**GIVEN PROBLEM**
In the listing below, locate the line containing "Considering"; reproduce that line and all lines that follow it, unchanged.

**Items listed in a dataset**
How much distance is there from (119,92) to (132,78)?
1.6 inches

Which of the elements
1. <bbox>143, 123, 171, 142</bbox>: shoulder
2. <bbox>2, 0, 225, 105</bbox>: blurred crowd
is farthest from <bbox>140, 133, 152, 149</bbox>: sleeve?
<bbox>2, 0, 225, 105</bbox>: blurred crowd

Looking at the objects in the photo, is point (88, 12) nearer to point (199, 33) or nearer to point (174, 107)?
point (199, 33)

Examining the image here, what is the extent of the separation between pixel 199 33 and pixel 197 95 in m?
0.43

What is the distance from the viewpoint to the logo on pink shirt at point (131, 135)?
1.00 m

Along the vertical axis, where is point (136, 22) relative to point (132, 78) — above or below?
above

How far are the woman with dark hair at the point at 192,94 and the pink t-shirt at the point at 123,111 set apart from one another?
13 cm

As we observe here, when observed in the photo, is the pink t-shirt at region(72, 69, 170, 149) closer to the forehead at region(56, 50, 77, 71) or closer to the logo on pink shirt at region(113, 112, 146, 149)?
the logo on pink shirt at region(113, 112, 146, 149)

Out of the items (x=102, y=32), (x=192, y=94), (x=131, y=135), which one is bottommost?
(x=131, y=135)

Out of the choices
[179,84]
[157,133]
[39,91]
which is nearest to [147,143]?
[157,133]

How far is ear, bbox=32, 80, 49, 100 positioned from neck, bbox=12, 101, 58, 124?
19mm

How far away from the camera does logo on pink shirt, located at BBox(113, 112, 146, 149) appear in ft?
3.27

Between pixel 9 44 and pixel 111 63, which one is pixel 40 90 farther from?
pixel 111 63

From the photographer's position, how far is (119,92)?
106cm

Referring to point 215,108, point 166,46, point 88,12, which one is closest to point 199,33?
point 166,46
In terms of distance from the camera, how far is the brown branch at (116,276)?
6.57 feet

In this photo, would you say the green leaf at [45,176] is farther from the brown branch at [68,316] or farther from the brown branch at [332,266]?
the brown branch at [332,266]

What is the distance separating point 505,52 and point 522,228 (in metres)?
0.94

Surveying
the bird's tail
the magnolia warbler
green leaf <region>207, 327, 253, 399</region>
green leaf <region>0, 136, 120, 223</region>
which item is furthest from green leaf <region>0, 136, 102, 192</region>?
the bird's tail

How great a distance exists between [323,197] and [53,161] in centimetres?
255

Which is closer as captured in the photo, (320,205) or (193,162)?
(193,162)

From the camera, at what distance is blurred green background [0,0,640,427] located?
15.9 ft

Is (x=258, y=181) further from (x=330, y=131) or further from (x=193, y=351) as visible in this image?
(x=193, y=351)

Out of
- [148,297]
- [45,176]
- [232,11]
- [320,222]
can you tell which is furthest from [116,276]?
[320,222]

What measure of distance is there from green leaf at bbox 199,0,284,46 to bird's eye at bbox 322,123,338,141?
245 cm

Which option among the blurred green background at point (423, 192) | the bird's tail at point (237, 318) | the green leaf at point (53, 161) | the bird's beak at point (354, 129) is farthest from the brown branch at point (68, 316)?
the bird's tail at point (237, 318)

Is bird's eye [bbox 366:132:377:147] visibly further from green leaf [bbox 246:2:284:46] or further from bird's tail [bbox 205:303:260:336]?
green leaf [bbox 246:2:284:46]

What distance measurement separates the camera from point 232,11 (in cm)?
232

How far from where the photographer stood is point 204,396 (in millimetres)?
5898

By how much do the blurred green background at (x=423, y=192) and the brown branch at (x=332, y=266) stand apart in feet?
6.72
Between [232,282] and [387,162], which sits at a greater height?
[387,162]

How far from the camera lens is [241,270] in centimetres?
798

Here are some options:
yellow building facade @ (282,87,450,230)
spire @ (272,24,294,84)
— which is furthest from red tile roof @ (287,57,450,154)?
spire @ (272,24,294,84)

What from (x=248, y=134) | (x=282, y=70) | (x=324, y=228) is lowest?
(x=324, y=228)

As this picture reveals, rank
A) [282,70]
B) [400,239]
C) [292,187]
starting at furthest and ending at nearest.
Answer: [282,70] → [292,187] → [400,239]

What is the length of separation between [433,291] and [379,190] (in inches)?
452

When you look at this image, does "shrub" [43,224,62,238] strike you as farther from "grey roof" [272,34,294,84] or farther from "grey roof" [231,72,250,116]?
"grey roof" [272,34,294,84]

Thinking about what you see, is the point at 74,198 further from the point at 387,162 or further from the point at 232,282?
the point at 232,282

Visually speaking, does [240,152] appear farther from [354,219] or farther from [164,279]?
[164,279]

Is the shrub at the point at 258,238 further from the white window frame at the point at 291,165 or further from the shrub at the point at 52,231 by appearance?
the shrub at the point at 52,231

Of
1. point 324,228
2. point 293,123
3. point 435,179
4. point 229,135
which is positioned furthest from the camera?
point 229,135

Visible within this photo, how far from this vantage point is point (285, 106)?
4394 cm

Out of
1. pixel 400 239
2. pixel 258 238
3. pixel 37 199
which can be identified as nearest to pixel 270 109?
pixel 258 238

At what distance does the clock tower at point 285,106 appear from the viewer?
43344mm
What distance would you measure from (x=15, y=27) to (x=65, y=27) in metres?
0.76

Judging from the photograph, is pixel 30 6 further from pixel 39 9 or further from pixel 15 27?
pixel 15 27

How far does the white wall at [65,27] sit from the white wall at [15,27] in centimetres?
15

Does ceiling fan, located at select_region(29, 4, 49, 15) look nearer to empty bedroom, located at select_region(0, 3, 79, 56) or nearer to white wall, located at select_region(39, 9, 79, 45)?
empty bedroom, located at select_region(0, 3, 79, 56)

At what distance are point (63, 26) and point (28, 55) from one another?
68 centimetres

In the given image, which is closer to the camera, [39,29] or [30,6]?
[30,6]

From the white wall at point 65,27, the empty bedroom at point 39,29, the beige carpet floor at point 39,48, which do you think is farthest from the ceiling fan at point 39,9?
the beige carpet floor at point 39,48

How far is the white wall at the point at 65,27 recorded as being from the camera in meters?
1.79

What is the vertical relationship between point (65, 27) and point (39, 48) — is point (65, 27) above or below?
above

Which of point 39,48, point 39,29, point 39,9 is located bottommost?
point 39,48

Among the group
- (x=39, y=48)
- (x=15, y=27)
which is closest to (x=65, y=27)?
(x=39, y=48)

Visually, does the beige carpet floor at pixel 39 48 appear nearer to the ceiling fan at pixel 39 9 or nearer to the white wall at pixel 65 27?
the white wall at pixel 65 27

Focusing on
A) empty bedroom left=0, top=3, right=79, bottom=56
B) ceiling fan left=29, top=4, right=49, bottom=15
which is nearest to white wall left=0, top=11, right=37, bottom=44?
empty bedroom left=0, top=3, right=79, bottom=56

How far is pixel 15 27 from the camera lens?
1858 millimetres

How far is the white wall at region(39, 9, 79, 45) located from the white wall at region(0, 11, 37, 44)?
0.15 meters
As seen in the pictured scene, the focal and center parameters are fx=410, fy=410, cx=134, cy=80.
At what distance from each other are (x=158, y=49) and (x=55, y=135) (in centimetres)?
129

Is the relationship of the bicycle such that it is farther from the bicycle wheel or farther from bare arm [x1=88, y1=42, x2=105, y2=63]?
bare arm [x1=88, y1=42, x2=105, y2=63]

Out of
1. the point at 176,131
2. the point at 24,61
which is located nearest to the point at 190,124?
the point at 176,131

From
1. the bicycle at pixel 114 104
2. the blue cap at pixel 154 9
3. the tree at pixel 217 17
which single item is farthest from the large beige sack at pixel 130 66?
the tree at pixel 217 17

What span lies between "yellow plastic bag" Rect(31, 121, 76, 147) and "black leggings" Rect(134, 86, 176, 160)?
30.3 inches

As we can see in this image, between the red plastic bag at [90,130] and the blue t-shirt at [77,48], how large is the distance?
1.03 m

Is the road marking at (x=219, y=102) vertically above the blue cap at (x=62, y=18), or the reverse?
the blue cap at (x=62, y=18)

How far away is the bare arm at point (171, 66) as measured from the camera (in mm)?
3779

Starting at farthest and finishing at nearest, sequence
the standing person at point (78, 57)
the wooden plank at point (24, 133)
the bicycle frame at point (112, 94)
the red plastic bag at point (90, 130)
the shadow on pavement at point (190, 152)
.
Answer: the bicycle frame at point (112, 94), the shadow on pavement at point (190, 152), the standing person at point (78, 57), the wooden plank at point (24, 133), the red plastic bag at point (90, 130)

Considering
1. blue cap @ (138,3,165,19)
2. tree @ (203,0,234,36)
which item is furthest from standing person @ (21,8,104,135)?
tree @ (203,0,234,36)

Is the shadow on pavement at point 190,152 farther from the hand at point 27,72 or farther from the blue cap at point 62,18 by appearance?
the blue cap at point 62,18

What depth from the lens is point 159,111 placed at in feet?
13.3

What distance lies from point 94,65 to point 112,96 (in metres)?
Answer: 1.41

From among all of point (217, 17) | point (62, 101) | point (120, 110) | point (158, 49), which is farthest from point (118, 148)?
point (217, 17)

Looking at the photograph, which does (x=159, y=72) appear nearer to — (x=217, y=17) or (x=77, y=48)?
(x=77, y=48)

**COMPLETE ANSWER**
Considering
1. blue cap @ (138,3,165,19)
2. tree @ (203,0,234,36)
which item is furthest from standing person @ (21,8,104,135)?
tree @ (203,0,234,36)

Is the shadow on pavement at point 190,152 farther from the hand at point 27,72 or farther from the blue cap at point 62,18 by appearance?
the blue cap at point 62,18

What depth from the lens is point 159,111 placed at in feet?
13.3

What distance lies from point 94,65 to point 112,96 (in metres)?
Answer: 1.41

From among all of point (217, 17) | point (62, 101) | point (120, 110) | point (158, 49), which is farthest from point (118, 148)?
point (217, 17)

Looking at the photograph, which does (x=159, y=72) appear nearer to — (x=217, y=17) or (x=77, y=48)?
(x=77, y=48)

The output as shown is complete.